# Digging bottles in northern Michigan



## woods_walker (Nov 25, 2019)

Wondering who’s in the northern Michigan area and interested in doing some bottle digging next spring/summer? I know of a few spots in my area but not much else I’m planning on looking for new spots as soon as winter breaks. 

thanks!


----------



## woods_walker (Nov 26, 2019)

Sorry for posting this in this thread. I just now see the thread for digging partners. Can someone tell me how to delete this post ?


----------



## Robby Raccoon (Nov 26, 2019)

While you cannot delete the post, you can repost in the digging parners section or ask the admin to move the post.
Where at in Michigan? Which town?


----------



## hemihampton (Nov 28, 2019)

I'm more in the southern Michigan area (Detroit) but I do dig up that way sometimes & sometimes in the U.P.. Just found these ina Privy up that way a few weeks ago. LEON.


----------



## woods_walker (Nov 28, 2019)

hemihampton said:


> I'm more in the southern Michigan area (Detroit) but I do dig up that way sometimes & sometimes in the U.P.. Just found these ina Privy up that way a few weeks ago. LEON.View attachment 191500View attachment 191501View attachment 191502




Nice finds! If your ever up here again this upcoming summer give me a shout I might be able to meet up for a dig!


----------



## hemihampton (Nov 29, 2019)

OK, We usually go up there in the Fall.Everything in that hole dated to late 1870's to mid 1880's. Gave about 20 slick bottles to the local town Museum/Historical Society.​   LEON.


----------



## woods_walker (Dec 6, 2019)

What town did you dig in ?


----------

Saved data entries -
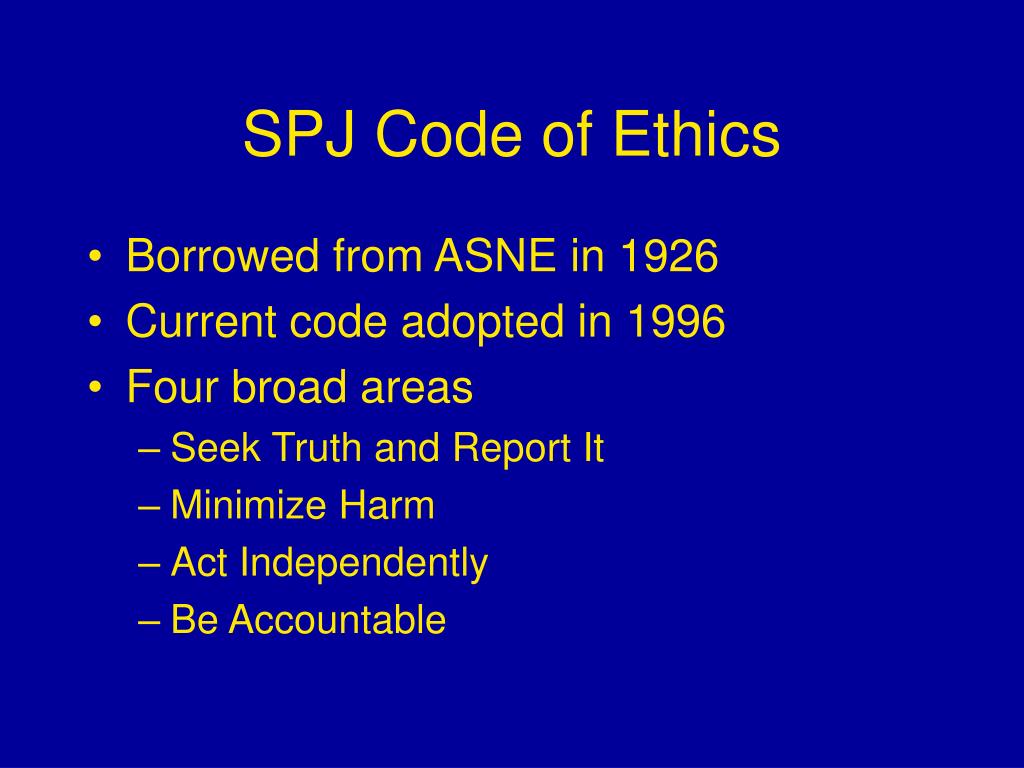 SPJ Code of Ethics

• Borrowed from ASNE in 1926
• Current code adopted in 1996
• Four broad areas
  – Seek Truth and Report It
  – Minimize Harm
  – Act Independently
  – Be Accountable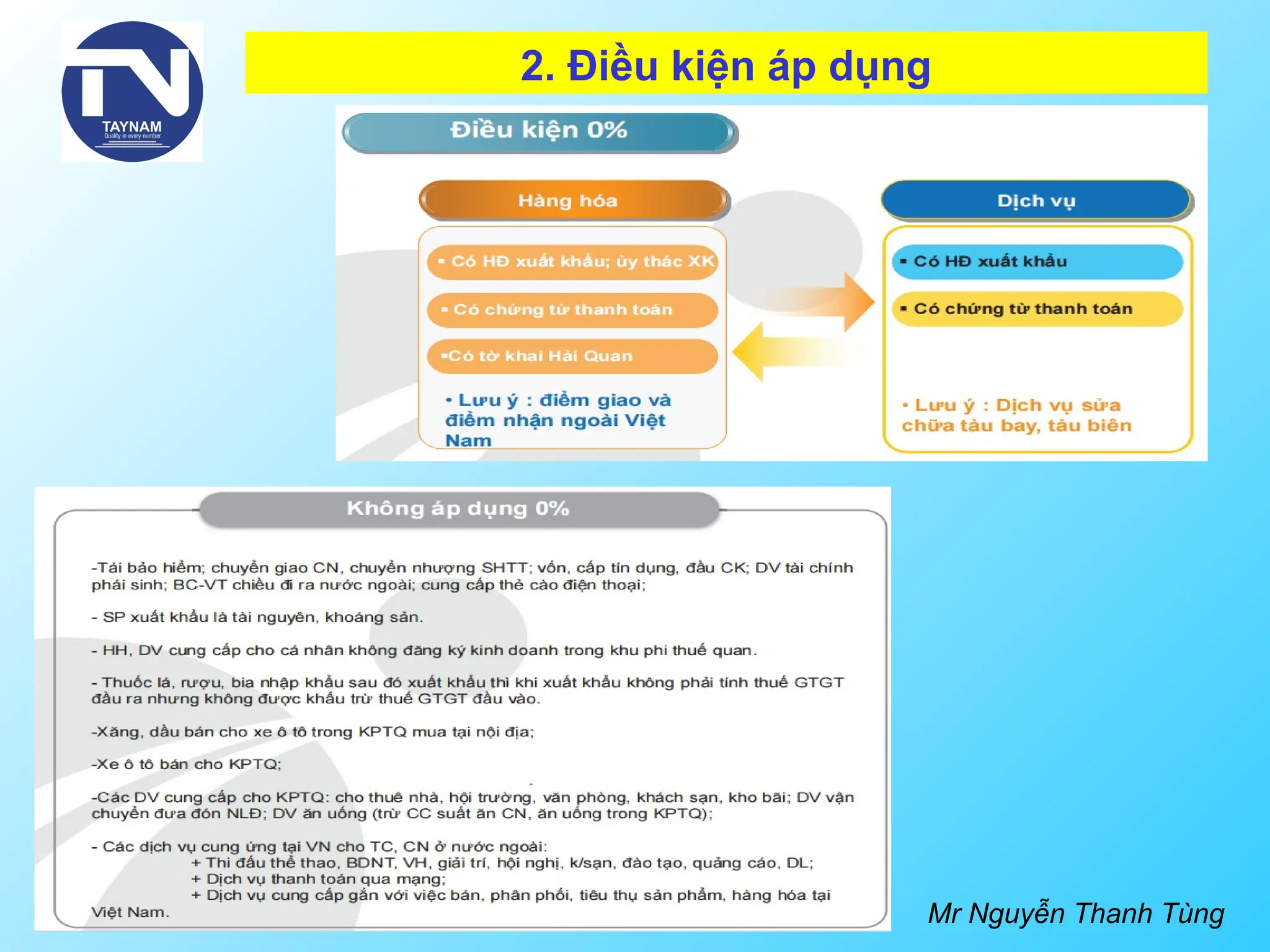 TN
TAYNAM
Quality in every number

2. Điều kiện áp dụng

Điều kiện 0%

Hàng hóa

▪ Có HĐ xuất khẩu; ủy thác XK

▪ Có chứng từ thanh toán

▪Có tờ khai Hải Quan

• Lưu ý : điểm giao và điểm nhận ngoài Việt Nam

Dịch vụ

▪ Có HĐ xuất khẩu

▪ Có chứng từ thanh toán

• Lưu ý : Dịch vụ sửa chữa tàu bay, tàu biển

Không áp dụng 0%

-Tái bảo hiểm; chuyển giao CN, chuyển nhượng SHTT; vốn, cấp tín dụng, đầu CK; DV tài chính phái sinh; BC-VT chiều đi ra nước ngoài; cung cấp thẻ cào điện thoại;

- SP xuất khẩu là tài nguyên, khoáng sản.

- HH, DV cung cấp cho cá nhân không đăng ký kinh doanh trong khu phi thuế quan.

- Thuốc lá, rượu, bia nhập khẩu sau đó xuất khẩu thì khi xuất khẩu không phải tính thuế GTGT đầu ra nhưng không được khấu trừ thuế GTGT đầu vào.

-Xăng, dầu bán cho xe ô tô trong KPTQ mua tại nội địa;

-Xe ô tô bán cho KPTQ;

-Các DV cung cấp cho KPTQ: cho thuê nhà, hội trường, văn phòng, khách sạn, kho bãi; DV vận chuyển đưa đón NLĐ; DV ăn uống (trừ CC suất ăn CN, ăn uống trong KPTQ);

- Các dịch vụ cung ứng tại VN cho TC, CN ở nước ngoài:
+ Thi đấu thể thao, BDNT, VH, giải trí, hội nghị, k/sạn, đào tạo, quảng cáo, DL;
+ Dịch vụ thanh toán qua mạng;
+ Dịch vụ cung cấp gắn với việc bán, phân phối, tiêu thụ sản phẩm, hàng hóa tại Việt Nam.

Mr Nguyễn Thanh Tùng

What is needed - Print the stretch of the bottle-digging thread from "## Robby Raccoon" through "hemihampton (Nov 28, 2019)", copied word for word. Rely only on the bottle-digging thread.

Your response -
## Robby Raccoon (Nov 26, 2019)

While you cannot delete the post, you can repost in the digging parners section or ask the admin to move the post.
Where at in Michigan? Which town?


----------



## hemihampton (Nov 28, 2019)